* [Extrait choisi]:
“Passons, passons puisque tout passe…”
Entretien avec Jérôme Combier à propos de Memento, sa dernière œuvre donnée en création à Musica. Une nature morte animée dans l’esprit de l’arte povera, autour d’une collection d’instruments-matières et de l’Ensemble Cairn.
Quel est l’élément déclencheur de ce projet ? Pourquoi avoir composé Memento ?
Il y en a plusieurs. Tout d’abord, j’ai souhaité repartir des pièces de Vies silencieuses que j’ai composées entre 2004 et 2006 pour l’Ensemble Cairn. J’ai eu envie d’écrire à nouveau pour ces musiciens que je connais bien, qui sont un vrai compagnonnage. Mais j’ai eu envie également de repartir de ce matériau ancien : à la manière d’un peintre qui reprendrait ses anciens pinceaux, ses vieux couteaux, j’ai repris les mêmes grilles d’accords, les mêmes échelles de hauteurs utilisées dans Vies silencieuses, et je me suis posé la question suivante : est-ce qu’en prenant les mêmes outils vingt ans après, on fait la même chose ?
La deuxième idée a été de conserver la structure même de l’œuvre qui se conçoit comme un cycle. Dans Vies silencieuses, chaque pièce instrumentale est suivie d’un intermède électroacoustique enregistré avec du sable exclusivement. Avec Memento, j’ai souhaité poursuivre ce travail, mais avec des matériaux naturels et développer la question des interludes. En découle l’influence des artistes de l’arte povera : travailler à partir d’un élément naturel, non manufacturé par l’homme, l’altérer le moins possible, le déplacer par le simple fait de le prélever de son environnement et le convier dans un lieu d’écoute. Ainsi, le percussionniste, qui se situe au centre des musiciens, ici Corentin Marillier, manipule des feuilles de cerisiers japonais, des pierres, du sable, autant d’éléments qui sont extraits de leur contexte naturel. J’aime l’idée qu’à l’initial d’une pensée artistique musicale, il y ait quelque chose qui soit en prise direct avec le réel, qu’au moment du concert, on se retrouve face à un réel qui a préexisté à la composition.

* [Contenu des données]:

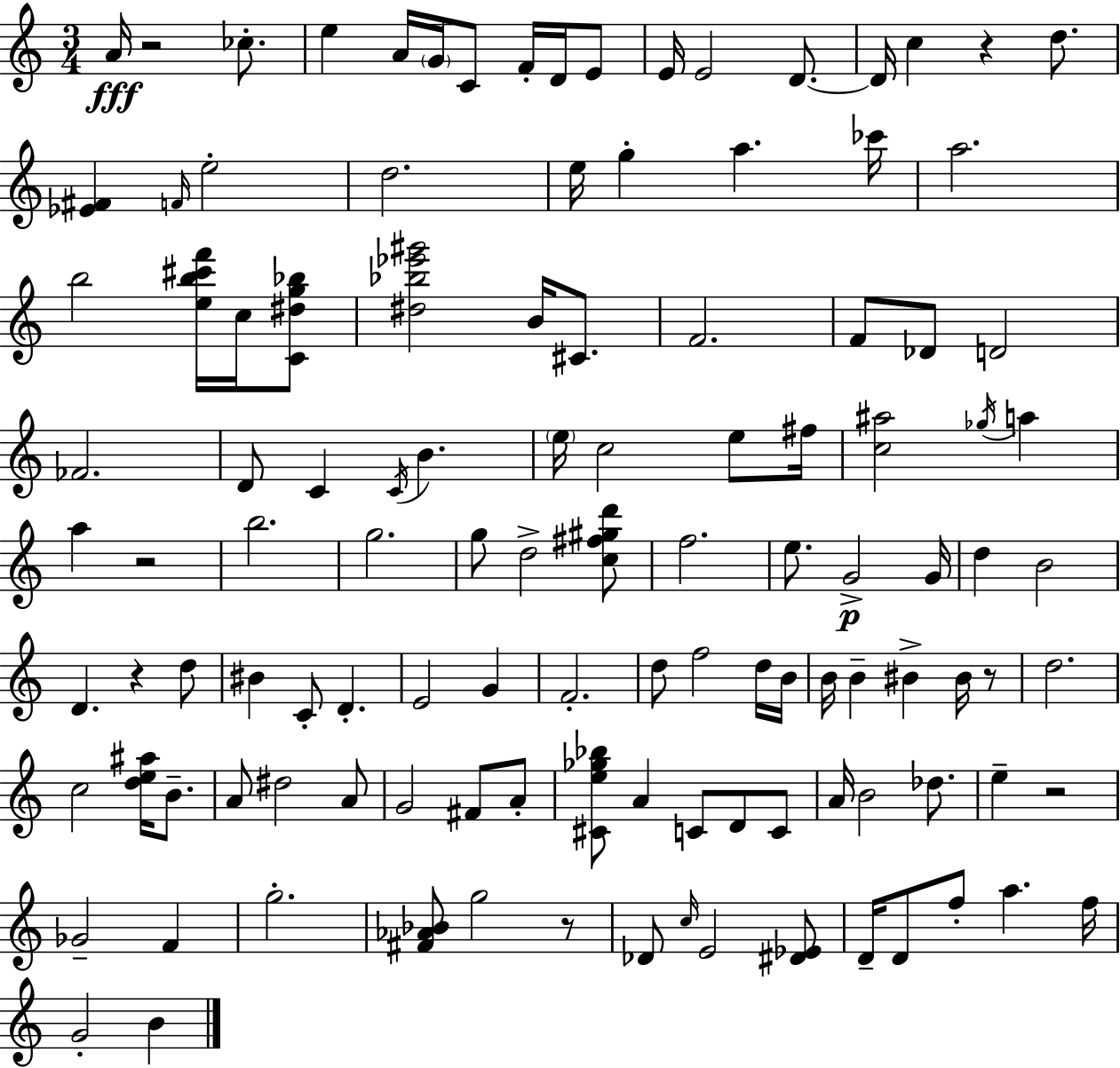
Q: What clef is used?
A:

* [Consignes à suivre]:
**A.** Dans l'entretien sur Memento, avec quoi les intermèdes électroacoustiques de Vies silencieuses ont-ils été enregistrés ?
**B.** Poursuivez l'entretien sur Memento à partir de sa dernière phrase, s'il vous plaît.
Le matériel fourni n'entre pas en jeu ici.

* [Réponses par tâche]:
**A.** Exclusivement avec du sable.

**B.**
Les interludes, que tu as également intitulés Musica povera, sont en hommage aux artistes du mouvement italien de l’arte povera. Lesquels ?
Pour Memento, il y a effectivement un lien direct à l’arte povera. Le premier Musica povera, qui suit la pièce Fumo di pietra, fait écho au travail de Giuseppe Penone dont les œuvres rencontrées en 2004 lors de l’exposition du Centre Georges Pompidou m’avaient fortement impressionné. Son rapport aux végétaux est très émouvant : Pour Verde del bosco, il a prélevé l’empreinte des arbres en frottant de grands tissus sur les écorces, pour Respirare l’ombra, il a disposé des feuilles de laurier dans une pièce sombre et l’odeur qui s’en dégage devient alors un acte artistique en soi. Dans le premier Musica povera, le percussionniste manipule donc des feuilles. Pour Musica povera 3, il travaille avec du sable et du verre, ce qui nous renvoie immédiatement au travail de Claudio Parmeggiani. Par ailleurs, le dispositif global s’inspire des Lamiere de Jannis Kounellis : quatre plaques-tonnerres viennent entourer le public. Sur chaque plaque métallique sont greffés des petits excitateurs qui les font vibrer mais les font aussi agir comme des haut parleurs. Ainsi, au centre du projet, apparaît un moment performatif durant lequel les musiciens viennent exciter les plaques au moyen de petits microphones piezo. À ce moment-là il n’y a plus aucun instrument de musique, aucun haut-parleur, seulement des plaques de métal qui résonnent.
Le percussionniste tient un rôle particulier dans cette création, par le dispositif scénique dans un premier temps, mais aussi par l’écriture de sa partition.
Oui, le dispositif concentrique place le percussionniste au centre du plateau. Le travail avec Corentin Marillier a été de toute première importance. Je lui ai proposé des matières que j’ai ramenées de lieux qui me sont personnels, il m’en a proposé d’autres, notamment des pierres chantantes trouvées en Lozère, et nous avons exploré ensemble les gestes possibles qui permettaient de faire vivre ces matériaux. Les musiciens sont éclatés dans l’espace et forment des îlots autour de lui. Ils lui confèrent de facto un rôle de soliste. Memento peut ainsi s’apparenter à une grande pièce concertante pour percussionniste et un ensemble de musiciens
Cette création a pour sujet la nature, mais tu as également beaucoup travaillé sur des milieux urbains. Quelle place prend la nature dans ton travail artistique ?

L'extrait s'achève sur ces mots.